_SOURCE PASSAGE_

|---|

Y: Investors were a list of who’s who in private equity: GIC, Warburg Pincus, Canada Pension Plan, Silver Lake, Temasek, General Atlantic, Carlyle Group … Primavera Capital …
[3:43] R: It’s the world’s first centacorn, Ant Financial. What the heck is it?
Y: It is basically all of Alibaba’s payments and financial services, such as Alipay, the payments product, and a whole host of products directed at consumers and small businesses including an investment platform called Yu’e Bao 余额宝 and small business loans.
[4:09] R: So it’s a financial services company. Why’s it called Ant Financial?
Y: Chinese internet likes animal mascots, and Alibaba most of all. It already has Tmall 天猫 which is represented by a cat, and Cainiao 菜鸟 its logistics company which is a bird. Shenma 神马, a sort of homonym for “what,” is its search engine which has the mascot of a horse. The ant is supposed to represent the company’s focus on small customers and business owners. No matter how small, we want to serve you, is the idea.

|---|

_INFORMATION PROVIDED_
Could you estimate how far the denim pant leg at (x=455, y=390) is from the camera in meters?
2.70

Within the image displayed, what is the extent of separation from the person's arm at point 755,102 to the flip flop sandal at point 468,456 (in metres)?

|---|

_DIRECTIVE 1_
Name each animal mascot mentioned in the Ant Financial transcript, and pair each one with the company or service it represents.
_DIRECTIVE 2_
Resume the Ant Financial transcript, beginning immediately after its final sentence.

_TASK RESPONSE 1_
- Cat: Tmall
- Bird: Cainiao
- Horse: Shenma
- Ant: Ant Financial

_TASK RESPONSE 2_
[4:39] R: But Ant wasn’t always called Ant Financial. It actually started its life as Alipay, which is the third-party payments company founded in 2004 by Alibaba. I think most of our listeners are probably familiar with Alipay by now, but if you don’t, it’s a massive payments platform.
Y: It has 520mm users, 82% of whom are on mobile. In mobile payments in China, it has a market share of 54%, ahead of WeChat’s 38%. On Alibaba’s last Singles Day or Nov. 11, 2017, Alipay processed nearly 25B $25.9Bn, or something like 325K orders per second. So it’s ginormous.
[5:20] R: Let’s go back to 2009. Back then, the Chinese government was talking about issuing third-party payment licenses, which it did officially announce finally in 2010. While companies such as Alipay and a bunch of others had already been operating for a few years, they were technically in a gray area. The Chinese government often takes a wait-and-see approach when it comes to regulation, so while everyone in the payments space knew it was coming, no one knew what the specifics were going to be.
Y: But people guessed that it would probably preclude foreign-owned companies from getting licenses. That happens in all sorts of industries in China and so no one expected any different for payments. Or at least that was Jack Ma’s excuse when he quietly used another entity owned 80% by himself, and 20% by another Alibaba cofounder, Xie Shihuang 谢世煌 to acquire Alipay from under Alibaba.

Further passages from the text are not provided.